Leveraging Tax-Deferred Rollovers

The Income Tax Act (ITA) offers provisions for tax-deferred rollovers, helping sellers defer taxes on property dispositions under certain conditions. Notably, ITA Section 85 allows for tax-deferred transfers of eligible property to a taxable Canadian corporation, provided the consideration includes shares of the buyer and a joint election is filed. Similarly, ITA Section 85.1 applies to share transfers in exchange for buyer shares, facilitating rollover treatment without the need for an election form.

These rollovers can defer tax liabilities until the transferred property is eventually disposed of, providing flexibility in managing tax exposure and planning for future financial scenarios.

Acquisition of Control and Its Tax Implications

When control of a corporation is acquired, several tax consequences are triggered. These include a deemed taxation year-end and restrictions on capital loss carryforwards. Understanding these implications is crucial, as control is typically acquired by owning more than 50% of voting shares, with specific rules governing deemed acquisitions.

The document also highlights opportunities for tax planning through the ‘bump’ rules. These rules allow for an increase in the tax cost base of non-depreciable capital assets to their fair market value. This provides a valuable planning tool for buyers, particularly if the conditions for the bump under ITA Section 88(1)(d) are not satisfied. Essentially, the ‘bump’ rules allow the buyer to step up the tax basis of the assets, potentially reducing future tax liabilities.

Navigating Sales Taxes

The application of GST, HST, and PST in business transactions varies depending on the nature of the sale. Share sales are exempt from these taxes, whereas asset sales may be subject to them unless exemptions apply.
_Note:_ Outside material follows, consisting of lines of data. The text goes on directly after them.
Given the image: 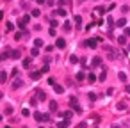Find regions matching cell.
<instances>
[{
  "label": "cell",
  "mask_w": 130,
  "mask_h": 128,
  "mask_svg": "<svg viewBox=\"0 0 130 128\" xmlns=\"http://www.w3.org/2000/svg\"><path fill=\"white\" fill-rule=\"evenodd\" d=\"M55 46H57V48H64V46H66V41L62 39V37H59V39L55 41Z\"/></svg>",
  "instance_id": "1"
},
{
  "label": "cell",
  "mask_w": 130,
  "mask_h": 128,
  "mask_svg": "<svg viewBox=\"0 0 130 128\" xmlns=\"http://www.w3.org/2000/svg\"><path fill=\"white\" fill-rule=\"evenodd\" d=\"M96 43H98L96 39H87V41H85V44H87L89 48H96Z\"/></svg>",
  "instance_id": "2"
},
{
  "label": "cell",
  "mask_w": 130,
  "mask_h": 128,
  "mask_svg": "<svg viewBox=\"0 0 130 128\" xmlns=\"http://www.w3.org/2000/svg\"><path fill=\"white\" fill-rule=\"evenodd\" d=\"M68 126H69V121H68V119L61 121V123H57V128H68Z\"/></svg>",
  "instance_id": "3"
},
{
  "label": "cell",
  "mask_w": 130,
  "mask_h": 128,
  "mask_svg": "<svg viewBox=\"0 0 130 128\" xmlns=\"http://www.w3.org/2000/svg\"><path fill=\"white\" fill-rule=\"evenodd\" d=\"M11 57H12V59H20V57H21V52H20V50H12V52H11Z\"/></svg>",
  "instance_id": "4"
},
{
  "label": "cell",
  "mask_w": 130,
  "mask_h": 128,
  "mask_svg": "<svg viewBox=\"0 0 130 128\" xmlns=\"http://www.w3.org/2000/svg\"><path fill=\"white\" fill-rule=\"evenodd\" d=\"M30 78H32V80H39L41 78V73L39 71H32V73H30Z\"/></svg>",
  "instance_id": "5"
},
{
  "label": "cell",
  "mask_w": 130,
  "mask_h": 128,
  "mask_svg": "<svg viewBox=\"0 0 130 128\" xmlns=\"http://www.w3.org/2000/svg\"><path fill=\"white\" fill-rule=\"evenodd\" d=\"M36 98H37V100H45V98H46V92L45 91H37Z\"/></svg>",
  "instance_id": "6"
},
{
  "label": "cell",
  "mask_w": 130,
  "mask_h": 128,
  "mask_svg": "<svg viewBox=\"0 0 130 128\" xmlns=\"http://www.w3.org/2000/svg\"><path fill=\"white\" fill-rule=\"evenodd\" d=\"M21 85H23L21 80H14V82H12V89H18V87H21Z\"/></svg>",
  "instance_id": "7"
},
{
  "label": "cell",
  "mask_w": 130,
  "mask_h": 128,
  "mask_svg": "<svg viewBox=\"0 0 130 128\" xmlns=\"http://www.w3.org/2000/svg\"><path fill=\"white\" fill-rule=\"evenodd\" d=\"M30 66H32V60H30V59H23V68H30Z\"/></svg>",
  "instance_id": "8"
},
{
  "label": "cell",
  "mask_w": 130,
  "mask_h": 128,
  "mask_svg": "<svg viewBox=\"0 0 130 128\" xmlns=\"http://www.w3.org/2000/svg\"><path fill=\"white\" fill-rule=\"evenodd\" d=\"M125 23H126V20H125V18H119V20L116 21V25H118V27H125Z\"/></svg>",
  "instance_id": "9"
},
{
  "label": "cell",
  "mask_w": 130,
  "mask_h": 128,
  "mask_svg": "<svg viewBox=\"0 0 130 128\" xmlns=\"http://www.w3.org/2000/svg\"><path fill=\"white\" fill-rule=\"evenodd\" d=\"M75 78H77L78 82H82V80L85 78V75H84V73H82V71H78V73H77V76H75Z\"/></svg>",
  "instance_id": "10"
},
{
  "label": "cell",
  "mask_w": 130,
  "mask_h": 128,
  "mask_svg": "<svg viewBox=\"0 0 130 128\" xmlns=\"http://www.w3.org/2000/svg\"><path fill=\"white\" fill-rule=\"evenodd\" d=\"M118 78L121 80V82H126V75H125L123 71H119V73H118Z\"/></svg>",
  "instance_id": "11"
},
{
  "label": "cell",
  "mask_w": 130,
  "mask_h": 128,
  "mask_svg": "<svg viewBox=\"0 0 130 128\" xmlns=\"http://www.w3.org/2000/svg\"><path fill=\"white\" fill-rule=\"evenodd\" d=\"M94 80H96V76H94L93 73H89V75H87V82H89V84H93Z\"/></svg>",
  "instance_id": "12"
},
{
  "label": "cell",
  "mask_w": 130,
  "mask_h": 128,
  "mask_svg": "<svg viewBox=\"0 0 130 128\" xmlns=\"http://www.w3.org/2000/svg\"><path fill=\"white\" fill-rule=\"evenodd\" d=\"M118 43H119V44H125V43H126V36H119V37H118Z\"/></svg>",
  "instance_id": "13"
},
{
  "label": "cell",
  "mask_w": 130,
  "mask_h": 128,
  "mask_svg": "<svg viewBox=\"0 0 130 128\" xmlns=\"http://www.w3.org/2000/svg\"><path fill=\"white\" fill-rule=\"evenodd\" d=\"M34 119H37V121H43V114H41V112H36V114H34Z\"/></svg>",
  "instance_id": "14"
},
{
  "label": "cell",
  "mask_w": 130,
  "mask_h": 128,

An election under Section 167(1) of the Excise Tax Act (ETA) allows some transactions to be free of GST/HST, provided specific conditions, such as both parties being GST/HST registrants and the buyer using the property in their commercial activities, are met.

Considerations for Non-Resident Sellers

For non-resident sellers of taxable Canadian property (TCP), such as certain real estate and shares, it’s crucial to comply with Canadian tax obligations. Non-residents must notify the CRA and secure a clearance certificate to avoid the buyer’s withholding obligations. This ensures compliance with Canadian tax law and helps avoid potential legal complications.

Conclusion

Navigating the tax implications of buying or selling a business in Canada can be complex, but with the right strategies and understanding, both buyers and sellers can optimize their transactions for financial success. Whether you’re considering an asset sale, a share sale, or a combination of both, it’s crucial to consider all commercial, legal, and tax factors. By planning strategically and leveraging available tax provisions, you can ensure that your business transaction aligns with your financial goals.

If you’re contemplating a business transaction, I encourage you to seek professional legal and tax advice to explore all available options and tailor a strategy that best suits your needs. With careful planning and informed decision-making, you can navigate the tax maze and achieve a successful business transaction.